[Source data]
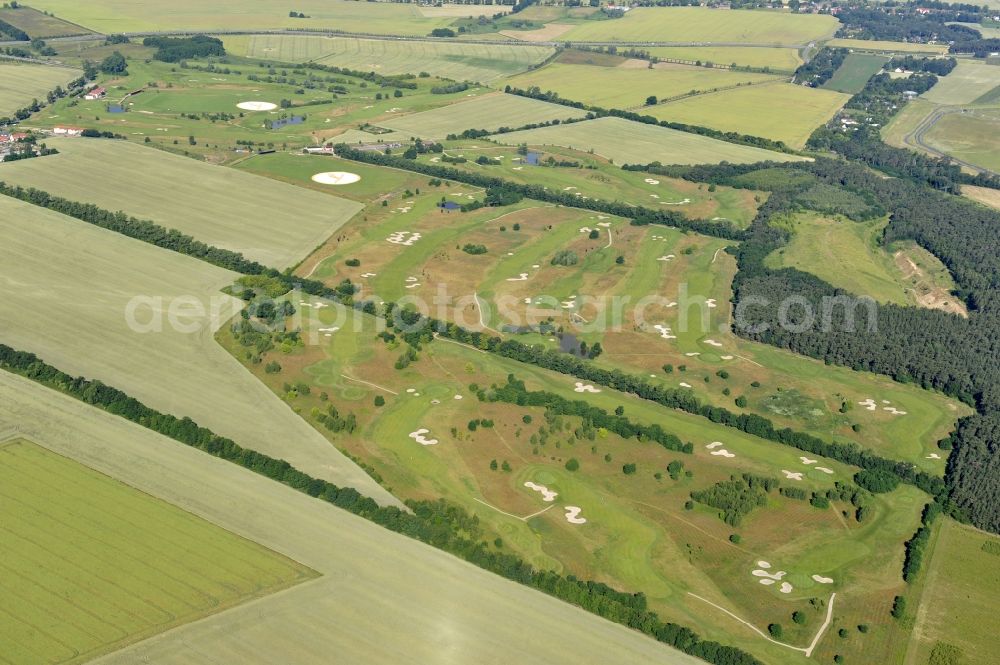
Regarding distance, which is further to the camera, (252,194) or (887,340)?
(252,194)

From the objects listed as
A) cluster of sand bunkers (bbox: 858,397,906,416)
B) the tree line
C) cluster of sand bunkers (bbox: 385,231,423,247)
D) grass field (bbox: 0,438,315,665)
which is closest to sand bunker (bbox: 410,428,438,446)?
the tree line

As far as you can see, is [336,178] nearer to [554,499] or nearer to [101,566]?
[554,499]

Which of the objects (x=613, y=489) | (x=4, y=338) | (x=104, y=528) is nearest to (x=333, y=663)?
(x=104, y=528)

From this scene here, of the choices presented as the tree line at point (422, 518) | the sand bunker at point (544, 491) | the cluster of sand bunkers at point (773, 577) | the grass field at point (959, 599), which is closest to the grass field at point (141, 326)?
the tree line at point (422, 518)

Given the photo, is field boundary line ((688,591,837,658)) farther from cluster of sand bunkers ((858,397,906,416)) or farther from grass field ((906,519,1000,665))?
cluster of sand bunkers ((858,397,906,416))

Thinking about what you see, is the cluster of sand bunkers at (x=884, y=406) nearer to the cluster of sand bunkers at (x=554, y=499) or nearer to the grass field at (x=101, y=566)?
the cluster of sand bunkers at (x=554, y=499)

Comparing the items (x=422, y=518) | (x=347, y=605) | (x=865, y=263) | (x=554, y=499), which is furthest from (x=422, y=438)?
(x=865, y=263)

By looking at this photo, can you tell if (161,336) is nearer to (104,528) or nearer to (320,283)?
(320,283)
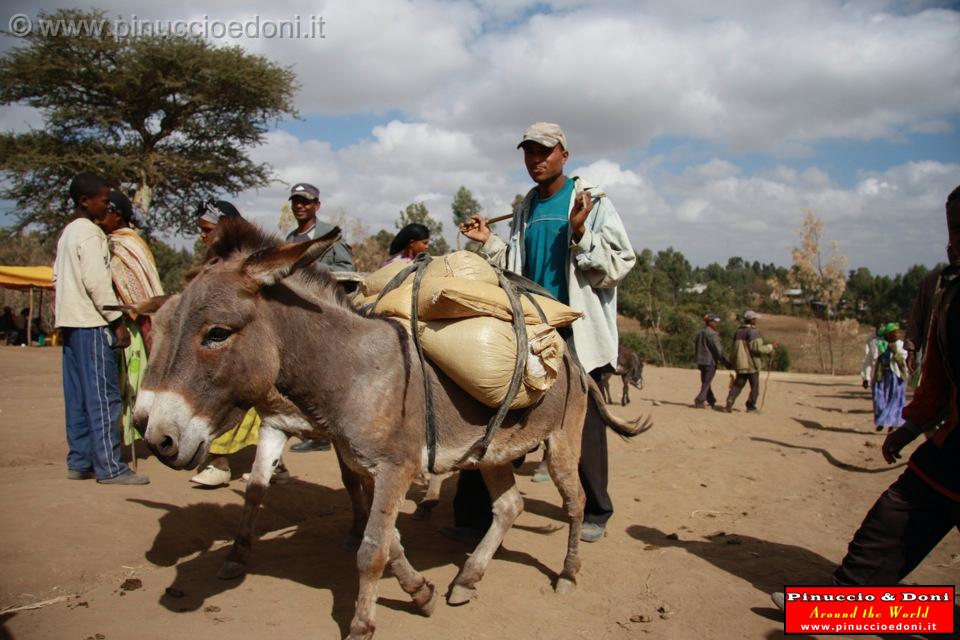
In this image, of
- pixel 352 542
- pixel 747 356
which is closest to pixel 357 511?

...

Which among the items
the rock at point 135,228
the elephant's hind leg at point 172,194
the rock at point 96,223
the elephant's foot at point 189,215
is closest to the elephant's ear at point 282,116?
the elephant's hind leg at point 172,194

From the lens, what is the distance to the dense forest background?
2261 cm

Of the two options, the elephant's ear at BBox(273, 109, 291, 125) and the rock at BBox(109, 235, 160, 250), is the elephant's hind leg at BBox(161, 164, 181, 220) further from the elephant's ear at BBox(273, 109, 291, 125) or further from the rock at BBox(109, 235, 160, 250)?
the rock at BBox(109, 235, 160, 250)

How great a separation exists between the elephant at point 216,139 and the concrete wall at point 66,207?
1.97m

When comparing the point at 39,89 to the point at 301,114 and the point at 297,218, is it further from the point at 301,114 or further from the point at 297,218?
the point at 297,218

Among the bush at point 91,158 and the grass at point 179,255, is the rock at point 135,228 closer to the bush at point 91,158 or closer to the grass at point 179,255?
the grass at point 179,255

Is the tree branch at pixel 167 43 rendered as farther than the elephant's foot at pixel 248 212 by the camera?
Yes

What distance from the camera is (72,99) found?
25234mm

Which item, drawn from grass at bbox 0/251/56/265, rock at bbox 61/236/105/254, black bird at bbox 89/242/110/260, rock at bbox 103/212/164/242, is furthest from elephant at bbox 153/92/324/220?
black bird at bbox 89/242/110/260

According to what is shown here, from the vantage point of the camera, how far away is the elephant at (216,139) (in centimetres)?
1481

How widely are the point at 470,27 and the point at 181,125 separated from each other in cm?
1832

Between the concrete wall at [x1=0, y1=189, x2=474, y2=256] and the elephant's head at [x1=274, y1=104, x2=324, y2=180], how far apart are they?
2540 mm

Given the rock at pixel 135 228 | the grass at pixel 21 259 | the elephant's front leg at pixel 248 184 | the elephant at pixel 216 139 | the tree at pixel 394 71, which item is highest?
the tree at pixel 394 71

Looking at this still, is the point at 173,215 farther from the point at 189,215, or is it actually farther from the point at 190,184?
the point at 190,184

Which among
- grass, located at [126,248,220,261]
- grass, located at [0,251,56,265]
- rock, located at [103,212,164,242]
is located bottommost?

- **What the exercise asks**: Return, word for word, the lines of the entries starting at the line that contains "How widely are" and ending at the line that contains "is located bottommost?", with both of those lines included.

- **Completed exercise**:
How widely are the point at 470,27 and the point at 181,125 separated from each other in cm?
1832

Between the concrete wall at [x1=0, y1=189, x2=474, y2=256] and the elephant's head at [x1=274, y1=104, x2=324, y2=180], how far apart are they?
2540 mm

Given the rock at pixel 135 228 | the grass at pixel 21 259 | the elephant's front leg at pixel 248 184 | the elephant at pixel 216 139 | the tree at pixel 394 71, which item is highest?
the tree at pixel 394 71

Looking at this still, is the point at 173,215 farther from the point at 189,215, or is it actually farther from the point at 190,184?
the point at 190,184

Which among
- grass, located at [126,248,220,261]
- grass, located at [0,251,56,265]
- rock, located at [103,212,164,242]
is located bottommost?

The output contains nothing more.